What you need to do | The records below are to be repeated in full, exactly as they are.

Data for this exercise |
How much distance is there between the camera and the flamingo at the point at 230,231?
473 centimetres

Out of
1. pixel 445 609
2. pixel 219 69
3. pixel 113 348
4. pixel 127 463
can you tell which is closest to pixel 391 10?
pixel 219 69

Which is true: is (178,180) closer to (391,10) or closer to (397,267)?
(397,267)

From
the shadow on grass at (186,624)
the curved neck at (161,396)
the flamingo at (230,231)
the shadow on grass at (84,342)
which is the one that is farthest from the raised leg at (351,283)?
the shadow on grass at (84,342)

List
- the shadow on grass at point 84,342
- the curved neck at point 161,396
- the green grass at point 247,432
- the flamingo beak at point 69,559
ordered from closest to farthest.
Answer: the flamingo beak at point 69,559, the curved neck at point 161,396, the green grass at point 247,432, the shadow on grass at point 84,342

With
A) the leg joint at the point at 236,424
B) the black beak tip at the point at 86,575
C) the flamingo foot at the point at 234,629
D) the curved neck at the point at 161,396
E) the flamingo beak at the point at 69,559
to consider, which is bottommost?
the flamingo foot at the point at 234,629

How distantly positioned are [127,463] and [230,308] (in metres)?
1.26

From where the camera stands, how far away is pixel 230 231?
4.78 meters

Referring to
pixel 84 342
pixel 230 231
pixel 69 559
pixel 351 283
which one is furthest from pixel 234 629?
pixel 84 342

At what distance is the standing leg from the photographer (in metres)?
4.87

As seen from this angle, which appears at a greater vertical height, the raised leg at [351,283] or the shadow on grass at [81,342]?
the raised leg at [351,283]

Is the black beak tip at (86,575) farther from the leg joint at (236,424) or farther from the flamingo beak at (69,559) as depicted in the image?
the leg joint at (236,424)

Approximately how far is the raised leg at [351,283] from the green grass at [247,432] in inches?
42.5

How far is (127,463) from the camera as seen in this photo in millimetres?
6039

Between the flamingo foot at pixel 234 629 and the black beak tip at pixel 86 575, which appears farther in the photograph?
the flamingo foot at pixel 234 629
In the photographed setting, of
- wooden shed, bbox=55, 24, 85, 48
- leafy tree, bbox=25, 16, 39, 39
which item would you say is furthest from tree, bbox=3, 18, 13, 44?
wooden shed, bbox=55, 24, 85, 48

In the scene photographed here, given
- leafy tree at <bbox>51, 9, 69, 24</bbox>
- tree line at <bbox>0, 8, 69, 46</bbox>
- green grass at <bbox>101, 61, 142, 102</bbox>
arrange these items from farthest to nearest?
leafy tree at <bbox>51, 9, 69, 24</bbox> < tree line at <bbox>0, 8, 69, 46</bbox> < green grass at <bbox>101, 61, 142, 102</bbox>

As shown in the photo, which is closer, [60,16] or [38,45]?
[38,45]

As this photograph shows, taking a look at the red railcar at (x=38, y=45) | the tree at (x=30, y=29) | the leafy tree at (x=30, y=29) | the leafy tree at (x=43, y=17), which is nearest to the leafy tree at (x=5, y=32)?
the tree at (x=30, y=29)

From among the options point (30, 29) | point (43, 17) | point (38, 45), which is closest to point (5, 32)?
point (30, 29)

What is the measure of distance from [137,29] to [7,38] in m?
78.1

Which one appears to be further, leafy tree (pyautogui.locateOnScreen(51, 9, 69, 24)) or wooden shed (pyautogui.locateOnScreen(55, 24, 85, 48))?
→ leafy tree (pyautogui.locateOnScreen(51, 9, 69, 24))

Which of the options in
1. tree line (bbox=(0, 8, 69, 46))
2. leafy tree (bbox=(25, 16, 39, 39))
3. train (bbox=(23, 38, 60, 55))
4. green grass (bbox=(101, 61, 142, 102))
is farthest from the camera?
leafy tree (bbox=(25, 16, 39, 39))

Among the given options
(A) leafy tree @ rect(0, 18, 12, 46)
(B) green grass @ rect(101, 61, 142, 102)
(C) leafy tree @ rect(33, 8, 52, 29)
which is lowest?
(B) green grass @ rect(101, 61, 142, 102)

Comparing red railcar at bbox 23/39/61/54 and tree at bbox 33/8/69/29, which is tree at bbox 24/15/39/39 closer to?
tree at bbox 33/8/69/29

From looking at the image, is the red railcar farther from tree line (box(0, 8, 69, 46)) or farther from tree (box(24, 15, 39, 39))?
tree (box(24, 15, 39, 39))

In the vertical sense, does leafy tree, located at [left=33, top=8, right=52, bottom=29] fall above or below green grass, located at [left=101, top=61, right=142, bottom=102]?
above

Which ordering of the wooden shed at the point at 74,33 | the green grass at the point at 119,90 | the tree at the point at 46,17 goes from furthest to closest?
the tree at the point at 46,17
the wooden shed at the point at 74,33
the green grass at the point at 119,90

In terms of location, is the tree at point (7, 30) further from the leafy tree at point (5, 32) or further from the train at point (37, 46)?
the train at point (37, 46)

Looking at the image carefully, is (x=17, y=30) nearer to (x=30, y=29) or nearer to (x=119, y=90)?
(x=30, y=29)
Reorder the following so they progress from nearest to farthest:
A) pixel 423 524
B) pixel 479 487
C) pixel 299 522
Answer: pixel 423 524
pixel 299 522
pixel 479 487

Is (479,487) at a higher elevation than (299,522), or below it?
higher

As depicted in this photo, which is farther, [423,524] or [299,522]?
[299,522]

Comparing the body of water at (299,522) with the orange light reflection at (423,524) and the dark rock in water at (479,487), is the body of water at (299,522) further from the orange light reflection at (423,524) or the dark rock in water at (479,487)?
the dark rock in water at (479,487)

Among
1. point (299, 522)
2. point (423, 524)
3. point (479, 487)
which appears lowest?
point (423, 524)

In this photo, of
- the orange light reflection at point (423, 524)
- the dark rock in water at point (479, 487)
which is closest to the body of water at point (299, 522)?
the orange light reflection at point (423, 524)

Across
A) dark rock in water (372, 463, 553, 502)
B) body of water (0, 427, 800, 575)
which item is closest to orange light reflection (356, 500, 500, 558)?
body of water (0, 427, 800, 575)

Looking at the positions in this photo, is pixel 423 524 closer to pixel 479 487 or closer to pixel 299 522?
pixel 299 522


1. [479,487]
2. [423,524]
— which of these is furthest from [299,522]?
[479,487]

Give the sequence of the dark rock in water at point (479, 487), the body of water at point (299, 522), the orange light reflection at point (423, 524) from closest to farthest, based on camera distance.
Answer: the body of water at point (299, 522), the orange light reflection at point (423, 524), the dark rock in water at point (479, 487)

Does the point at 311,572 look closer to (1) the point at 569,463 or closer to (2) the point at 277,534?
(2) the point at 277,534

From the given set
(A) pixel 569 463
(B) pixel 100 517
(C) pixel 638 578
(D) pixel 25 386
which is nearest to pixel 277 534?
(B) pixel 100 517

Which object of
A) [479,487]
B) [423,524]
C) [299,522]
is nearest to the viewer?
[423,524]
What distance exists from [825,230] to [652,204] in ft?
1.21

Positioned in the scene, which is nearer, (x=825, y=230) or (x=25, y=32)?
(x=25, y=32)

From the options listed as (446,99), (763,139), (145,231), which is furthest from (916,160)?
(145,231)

Output below |
How much distance is there between the camera and the flamingo at the point at 230,231?
473 centimetres

Out of
1. pixel 445 609
2. pixel 219 69
3. pixel 113 348
4. pixel 127 463
can you tell which is closest to pixel 391 10?
pixel 219 69

Which is true: is (178,180) closer to (391,10) or closer to (397,267)?
(397,267)

From
the shadow on grass at (186,624)
the curved neck at (161,396)
the flamingo at (230,231)
the shadow on grass at (84,342)
which is the one that is farthest from the raised leg at (351,283)?
the shadow on grass at (84,342)

List
- the shadow on grass at point 84,342
- the curved neck at point 161,396
- the green grass at point 247,432
- the flamingo beak at point 69,559
ordered from closest to farthest.
Answer: the flamingo beak at point 69,559, the curved neck at point 161,396, the green grass at point 247,432, the shadow on grass at point 84,342

With
A) the leg joint at the point at 236,424
B) the black beak tip at the point at 86,575
C) the flamingo foot at the point at 234,629
D) the curved neck at the point at 161,396
E) the flamingo beak at the point at 69,559
to consider, which is bottommost?
the flamingo foot at the point at 234,629

How distantly positioned are [127,463] and [230,308] (in metres)?
1.26

From where the camera stands, how far away is pixel 230 231?
4.78 meters

Referring to
pixel 84 342
pixel 230 231
pixel 69 559
pixel 351 283
which one is furthest from pixel 234 629?
pixel 84 342

At what distance is the standing leg from the photographer (in metres)?
4.87

As seen from this angle, which appears at a greater vertical height, the raised leg at [351,283] or the shadow on grass at [81,342]?
the raised leg at [351,283]

Is the black beak tip at (86,575) farther from the leg joint at (236,424) or farther from the flamingo beak at (69,559) as depicted in the image?
the leg joint at (236,424)

Approximately how far is the raised leg at [351,283] from the green grass at [247,432] in inches?
42.5

How far is (127,463) from the camera as seen in this photo in millimetres?
6039

Between the flamingo foot at pixel 234 629 and the black beak tip at pixel 86 575, which appears farther in the photograph?
the flamingo foot at pixel 234 629
In the photographed setting, of
- wooden shed, bbox=55, 24, 85, 48
- leafy tree, bbox=25, 16, 39, 39
which item would you say is furthest from tree, bbox=3, 18, 13, 44?
wooden shed, bbox=55, 24, 85, 48

In the scene photographed here, given
- leafy tree at <bbox>51, 9, 69, 24</bbox>
- tree line at <bbox>0, 8, 69, 46</bbox>
- green grass at <bbox>101, 61, 142, 102</bbox>
arrange these items from farthest to nearest?
leafy tree at <bbox>51, 9, 69, 24</bbox> < tree line at <bbox>0, 8, 69, 46</bbox> < green grass at <bbox>101, 61, 142, 102</bbox>

As shown in the photo, which is closer, [60,16] or [38,45]?
[38,45]

As this photograph shows, taking a look at the red railcar at (x=38, y=45) | the tree at (x=30, y=29) | the leafy tree at (x=30, y=29) | the leafy tree at (x=43, y=17), which is nearest to the leafy tree at (x=5, y=32)?
the tree at (x=30, y=29)

From among the options point (30, 29) | point (43, 17) | point (38, 45), which is closest to point (5, 32)?
point (30, 29)

What is the measure of distance from [137,29] to [7,38] in m?
78.1

Which one appears to be further, leafy tree (pyautogui.locateOnScreen(51, 9, 69, 24)) or wooden shed (pyautogui.locateOnScreen(55, 24, 85, 48))?
→ leafy tree (pyautogui.locateOnScreen(51, 9, 69, 24))

Which of the options in
1. tree line (bbox=(0, 8, 69, 46))
2. leafy tree (bbox=(25, 16, 39, 39))
3. train (bbox=(23, 38, 60, 55))
4. green grass (bbox=(101, 61, 142, 102))
is farthest from the camera?
leafy tree (bbox=(25, 16, 39, 39))

Among the given options
(A) leafy tree @ rect(0, 18, 12, 46)
(B) green grass @ rect(101, 61, 142, 102)
(C) leafy tree @ rect(33, 8, 52, 29)
which is lowest?
(B) green grass @ rect(101, 61, 142, 102)

Comparing red railcar at bbox 23/39/61/54 and tree at bbox 33/8/69/29, which is tree at bbox 24/15/39/39 closer to?
tree at bbox 33/8/69/29

From looking at the image, is the red railcar farther from tree line (box(0, 8, 69, 46)) or farther from tree (box(24, 15, 39, 39))?
tree (box(24, 15, 39, 39))

In the vertical sense, does leafy tree, located at [left=33, top=8, right=52, bottom=29] fall above or below green grass, located at [left=101, top=61, right=142, bottom=102]?
above

Which ordering of the wooden shed at the point at 74,33 | the green grass at the point at 119,90 | the tree at the point at 46,17 goes from furthest to closest?
the tree at the point at 46,17
the wooden shed at the point at 74,33
the green grass at the point at 119,90

In terms of location, is the tree at point (7, 30) further from the leafy tree at point (5, 32) or further from the train at point (37, 46)?
the train at point (37, 46)

Looking at the image carefully, is (x=17, y=30) nearer to (x=30, y=29) or nearer to (x=119, y=90)?
(x=30, y=29)
Reorder the following so they progress from nearest to farthest:
A) pixel 423 524
B) pixel 479 487
C) pixel 299 522
Answer: pixel 423 524
pixel 299 522
pixel 479 487

Is (479,487) at a higher elevation than (299,522), or below it?
higher

As depicted in this photo, which is farther, [423,524] or [299,522]?
[299,522]

Comparing the body of water at (299,522) with the orange light reflection at (423,524) and the dark rock in water at (479,487), is the body of water at (299,522) further from the orange light reflection at (423,524) or the dark rock in water at (479,487)?
the dark rock in water at (479,487)

Among
1. point (299, 522)
2. point (423, 524)
3. point (479, 487)
which appears lowest?
point (423, 524)

In this photo, of
- the orange light reflection at point (423, 524)
- the dark rock in water at point (479, 487)
which is closest to the body of water at point (299, 522)?
the orange light reflection at point (423, 524)

Across
A) dark rock in water (372, 463, 553, 502)
B) body of water (0, 427, 800, 575)
which item is closest to orange light reflection (356, 500, 500, 558)?
body of water (0, 427, 800, 575)

Looking at the positions in this photo, is pixel 423 524 closer to pixel 479 487 or closer to pixel 299 522?
pixel 299 522


1. [479,487]
2. [423,524]
— which of these is furthest from [299,522]?
[479,487]

Give the sequence of the dark rock in water at point (479, 487), the body of water at point (299, 522), the orange light reflection at point (423, 524) from closest to farthest, based on camera distance.
Answer: the body of water at point (299, 522), the orange light reflection at point (423, 524), the dark rock in water at point (479, 487)

Does the point at 311,572 look closer to (1) the point at 569,463 or closer to (2) the point at 277,534?
(2) the point at 277,534

From the given set
(A) pixel 569 463
(B) pixel 100 517
(C) pixel 638 578
(D) pixel 25 386
which is nearest to pixel 277 534?
(B) pixel 100 517

Which object of
A) [479,487]
B) [423,524]
C) [299,522]
is nearest to the viewer?
[423,524]
What distance exists from [825,230] to [652,204] in ft?
1.21

Positioned in the scene, which is nearer, (x=825, y=230) or (x=25, y=32)?
(x=25, y=32)

From the options listed as (446,99), (763,139), (145,231), which is furthest from (916,160)?
(145,231)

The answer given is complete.